Несмотря на то, что уже с 20 го числа августа почти все знакомые Ростовых повыехали из Москвы, несмотря на то, что все уговаривали графиню уезжать как можно скорее, она ничего не хотела слышать об отъезде до тех пор, пока не вернется ее сокровище, обожаемый Петя. 28 августа приехал Петя. Болезненно страстная нежность, с которою мать встретила его, не понравилась шестнадцатилетнему офицеру. Несмотря на то, что мать скрыла от него свое намеренье не выпускать его теперь из под своего крылышка, Петя понял ее замыслы и, инстинктивно боясь того, чтобы с матерью не разнежничаться, не обабиться (так он думал сам с собой), он холодно обошелся с ней, избегал ее и во время своего пребывания в Москве исключительно держался общества Наташи, к которой он всегда имел особенную, почти влюбленную братскую нежность.
По обычной беспечности графа, 28 августа ничто еще не было готово для отъезда, и ожидаемые из рязанской и московской деревень подводы для подъема из дома всего имущества пришли только 30 го.

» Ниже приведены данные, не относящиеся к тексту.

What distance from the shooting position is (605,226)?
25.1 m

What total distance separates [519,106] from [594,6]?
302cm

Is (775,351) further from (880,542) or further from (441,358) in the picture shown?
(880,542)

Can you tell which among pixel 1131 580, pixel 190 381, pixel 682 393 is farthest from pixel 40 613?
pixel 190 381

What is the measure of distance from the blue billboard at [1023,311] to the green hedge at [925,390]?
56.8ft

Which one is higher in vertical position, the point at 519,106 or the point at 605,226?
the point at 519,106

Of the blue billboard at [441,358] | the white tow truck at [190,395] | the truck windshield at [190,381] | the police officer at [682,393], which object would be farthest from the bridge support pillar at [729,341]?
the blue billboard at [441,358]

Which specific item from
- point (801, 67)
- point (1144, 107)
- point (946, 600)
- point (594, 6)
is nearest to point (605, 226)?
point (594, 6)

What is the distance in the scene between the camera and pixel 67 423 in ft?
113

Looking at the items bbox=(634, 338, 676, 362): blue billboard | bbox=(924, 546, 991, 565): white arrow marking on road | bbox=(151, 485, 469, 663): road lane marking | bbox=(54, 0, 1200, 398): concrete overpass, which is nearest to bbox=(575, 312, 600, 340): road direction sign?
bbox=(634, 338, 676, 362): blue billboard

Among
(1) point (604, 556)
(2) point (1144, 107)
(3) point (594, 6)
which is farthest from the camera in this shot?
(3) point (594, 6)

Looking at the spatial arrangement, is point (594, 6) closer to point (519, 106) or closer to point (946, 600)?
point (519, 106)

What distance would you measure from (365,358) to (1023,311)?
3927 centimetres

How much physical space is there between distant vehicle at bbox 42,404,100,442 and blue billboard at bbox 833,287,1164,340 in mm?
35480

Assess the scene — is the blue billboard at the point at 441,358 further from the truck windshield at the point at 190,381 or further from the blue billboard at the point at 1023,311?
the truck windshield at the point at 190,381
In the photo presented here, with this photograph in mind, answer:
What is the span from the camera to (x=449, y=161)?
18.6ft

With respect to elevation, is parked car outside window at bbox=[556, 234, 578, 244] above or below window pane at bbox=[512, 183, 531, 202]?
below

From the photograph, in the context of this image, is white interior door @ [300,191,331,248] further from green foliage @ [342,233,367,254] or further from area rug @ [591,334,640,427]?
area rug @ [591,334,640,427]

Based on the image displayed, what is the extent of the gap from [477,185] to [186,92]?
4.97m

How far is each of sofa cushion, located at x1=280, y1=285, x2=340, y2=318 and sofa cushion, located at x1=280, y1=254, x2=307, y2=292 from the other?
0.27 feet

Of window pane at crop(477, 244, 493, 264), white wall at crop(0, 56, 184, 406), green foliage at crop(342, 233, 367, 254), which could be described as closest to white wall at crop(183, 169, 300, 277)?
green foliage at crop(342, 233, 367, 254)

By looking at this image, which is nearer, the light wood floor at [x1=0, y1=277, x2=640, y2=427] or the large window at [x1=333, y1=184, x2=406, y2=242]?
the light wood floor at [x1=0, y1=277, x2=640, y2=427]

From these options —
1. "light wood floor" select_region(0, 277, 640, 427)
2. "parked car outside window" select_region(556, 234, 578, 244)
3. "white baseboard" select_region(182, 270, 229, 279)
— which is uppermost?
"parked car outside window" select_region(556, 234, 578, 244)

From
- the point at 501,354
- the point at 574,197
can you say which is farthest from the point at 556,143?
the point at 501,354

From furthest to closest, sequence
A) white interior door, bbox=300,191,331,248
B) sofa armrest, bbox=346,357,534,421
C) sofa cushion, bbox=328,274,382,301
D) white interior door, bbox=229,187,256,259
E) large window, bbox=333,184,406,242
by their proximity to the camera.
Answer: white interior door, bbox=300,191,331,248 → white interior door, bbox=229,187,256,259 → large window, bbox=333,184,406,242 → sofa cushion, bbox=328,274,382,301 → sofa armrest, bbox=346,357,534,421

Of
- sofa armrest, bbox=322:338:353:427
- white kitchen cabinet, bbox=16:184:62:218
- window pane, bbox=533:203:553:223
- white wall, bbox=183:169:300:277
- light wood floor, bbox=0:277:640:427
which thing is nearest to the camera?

С 28 по 31 августа вся Москва была в хлопотах и движении. Каждый день в Дорогомиловскую заставу ввозили и развозили по Москве тысячи раненых в Бородинском сражении, и тысячи подвод, с жителями и имуществом, выезжали в другие заставы. Несмотря на афишки Растопчина, или независимо от них, или вследствие их, самые противоречащие и странные новости передавались по городу. Кто говорил о том, что не велено никому выезжать; кто, напротив, рассказывал, что подняли все иконы из церквей и что всех высылают насильно; кто говорил, что было еще сраженье после Бородинского, в котором разбиты французы; кто говорил, напротив, что все русское войско уничтожено; кто говорил о московском ополчении, которое пойдет с духовенством впереди на Три Горы; кто потихоньку рассказывал, что Августину не ведено выезжать, что пойманы изменники, что мужики бунтуют и грабят тех, кто выезжает, и т. п., и т. п. Но это только говорили, а в сущности, и те, которые ехали, и те, которые оставались (несмотря на то, что еще не было совета в Филях, на котором решено было оставить Москву), – все чувствовали, хотя и не выказывали этого, что Москва непременно сдана будет и что надо как можно скорее убираться самим и спасать свое имущество. Чувствовалось, что все вдруг должно разорваться и измениться, но до 1 го числа ничто еще не изменялось. Как преступник, которого ведут на казнь, знает, что вот вот он должен погибнуть, но все еще приглядывается вокруг себя и поправляет дурно надетую шапку, так и Москва невольно продолжала свою обычную жизнь, хотя знала, что близко то время погибели, когда разорвутся все те условные отношения жизни, которым привыкли покоряться.